AudioProduction
This guide covers audio production and distribution.
Audio Production
Audio recording can be an effective tool in campaigning and advocacy. This guide examines the uses of audio, what makes effective campaigning content, and how to use audio strategically in your organising work. Creating an excellent audio piece is no longer the preserve of media experts. Today everybody can potentially make an audio piece, so long as you have some basic equipment and a little background knowledge. Using audio for campaigning and advocacy is a growing phenomenon, but it takes planning to make a piece innovative and effective.
This guide looks at how you can create an audio work that is powerful and useful to you and your audiences. There are many different kinds of audio pieces, ranging from in-studio discussions, talk shows and phone-ins to field recordings of events such as rallies. Other popular formats are documentaries or features that combine various recordings – such as interviews, background sounds, music and narration.

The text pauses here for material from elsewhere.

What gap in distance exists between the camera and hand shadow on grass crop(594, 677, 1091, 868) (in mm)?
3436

All these types of programming can now also be distributed as podcasts, that is as downloadable audio feeds that listeners can subscribe to online. These segments can be used for many different types of campaigning or education. It is a great way to reach a mass audience – people who listen to radio stations and people who listen to audio online.
When someone listens to your programme, they are engaging with the content in an intimate way – just you and them. Radio/audio has the power to be both private and public; intimate and broad-based. It can reach large numbers of people who may not otherwise be exposed to your message and provide them with compelling and personal details.
Distribution
This guide will provide practical tips on how to get your audio published on the Internet, and how to use existing distribution channels to reach the audiences that will appreciate it most. Examples are also provided of nonprofit organisations who incorporate this technology into their advocacy work.
The human voice is powerful. It can be spontaneous, intimate and engaging. It can make people who are separated by thousands of miles feel as if they were in the same room. It can express mere content, but
also context, feeling, passion. Until recently, though, voice was usually restricted to local, personal reach. Only a few with access to expensive media tools were able to hear and distribute audio to a global audience.
Today technology makes it easier not only to record and edit audio, but also distribute it throughout the world using new technologies like blogs and podcasts.